Perú se luce en Francia con sus comidas típicas

Una chef peruana triunfa al abrir el restaurante El Picaflor en París, pionero en introducir la gastronomía de nuestro país en la escena culinaria francesa.

Lourdes Pluvinage, con mucho esfueerzo llegó a tierras francesas hace treinta años.

Nacida en Arequipa en 1958, la chef lleva en su sangre el legado culinario de su madre, una talentosa picantera que le inculcó el amor por la cocina desde temprana edad. Criada entre fogones y sabores, absorbió los secretos de la cocina peruana de manera natural y sin siquiera darse cuenta.

“Mi madre era una extraordinaria picantera arequipeña”, compartió Lourdes con Infobae Perú. “Una mujer luchadora con un increíble sazón. Desde pequeña, estuve a su lado aprendiendo sus técnicas y recetas, sin considerarlo algo fuera de lo común”.

En la ciudad de Characato, en Arequipa, donde la tradición es un tesoro compartido, la cocinera peruana creció rodeada de aromas y platos típicos. “Guardé todas las recetas de mi madre en mi mente”, dice con orgullo. “Puedo recrear cualquier plato que me pidas, desde un chupe de camarones hasta un lechón al horno”.

Las hierbas frescas, las papas y el caldito se fusionaban para crear un festín culinario que despertaba los sentidos de toda la familia.

“Mi abuelita y mi madre son mis maestras en la cocina”, confiesa con una sonrisa llena de gratitud. “Cada aroma, cada sabor, me recuerda a ellas y a las enseñanzas que me transmitieron desde pequeña”.

El huacatay, el zapallo, el maíz; todos ellos son protagonistas en la historia de su infancia. Y cuando comparte sus creaciones con otros, está compartiendo también un pedazo de su pasado en Arequipa, de su identidad. “Los aromas son como hilos que tejen los recuerdos. Cada vez que cocino, estoy hilando un poco más de mi historia, de la historia de mi familia”.

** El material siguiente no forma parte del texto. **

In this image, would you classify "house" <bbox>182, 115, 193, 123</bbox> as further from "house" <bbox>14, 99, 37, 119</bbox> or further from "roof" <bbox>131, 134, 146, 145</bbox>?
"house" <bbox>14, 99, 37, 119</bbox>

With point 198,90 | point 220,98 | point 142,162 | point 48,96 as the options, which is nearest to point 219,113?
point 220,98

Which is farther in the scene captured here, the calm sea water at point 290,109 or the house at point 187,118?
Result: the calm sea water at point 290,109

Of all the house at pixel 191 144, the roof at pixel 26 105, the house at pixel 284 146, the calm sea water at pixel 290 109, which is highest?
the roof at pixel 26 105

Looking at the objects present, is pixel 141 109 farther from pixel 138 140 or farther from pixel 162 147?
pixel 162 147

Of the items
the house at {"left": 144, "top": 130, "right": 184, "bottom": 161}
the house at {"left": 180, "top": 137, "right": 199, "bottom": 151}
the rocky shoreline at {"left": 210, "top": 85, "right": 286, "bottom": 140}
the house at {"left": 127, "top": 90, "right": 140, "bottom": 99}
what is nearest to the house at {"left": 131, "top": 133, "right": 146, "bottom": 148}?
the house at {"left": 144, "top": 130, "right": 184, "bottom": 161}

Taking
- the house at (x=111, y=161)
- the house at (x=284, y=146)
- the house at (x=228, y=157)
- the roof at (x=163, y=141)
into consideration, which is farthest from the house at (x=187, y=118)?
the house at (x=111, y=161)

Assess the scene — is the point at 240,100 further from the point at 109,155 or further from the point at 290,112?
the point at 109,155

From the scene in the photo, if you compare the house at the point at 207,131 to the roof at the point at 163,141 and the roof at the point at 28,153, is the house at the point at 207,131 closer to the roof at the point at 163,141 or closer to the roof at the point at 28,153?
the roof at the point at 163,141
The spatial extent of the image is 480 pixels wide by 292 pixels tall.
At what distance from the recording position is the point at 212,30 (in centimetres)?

Desde sus raíces en Arequipa hasta las calles de París, Lourdes Pluvinage ha forjado un camino culinario marcado por el amor por la cocina transmitido por su madre desde temprana edad. (Andina)

Desde su vida en Arequipa hasta su partida a Lima y luego a Europa, su conexión con la cocina peruana fue siempre latente. Después de una década trabajando en el Ministerio de Energía y Minas, decidió embarcarse en una aventura hacia el viejo continente en 1988. “Siempre fui una curiosa”, dice. “Mi padre, un hombre culto, me inculcó el amor por la historia y la geografía, lo cual despertó mi interés por conocer Europa”.

En París, quedó sorprendida por la abundancia de restaurantes y la diversidad gastronómica. Pero fue en una cena de celebración por el 28 de julio, Día de la Independencia peruana, donde su vida dio un giro inesperado. “Me encontré con un caos en la cocina. Las recetas peruanas estaban siendo malinterpretadas y decidí intervenir”.

Con su conocimiento autodidacta de la gastronomía, Lourdes se convirtió en la improvisada salvadora de la noche. Con ingenio y determinación, logró transformar la caótica situación en una cena memorable que dejó a todos los presentes maravillados. “A partir de esa noche, mi reputación como cocinera se disparó. Recibí elogios y solicitudes para preparar más platos peruanos”.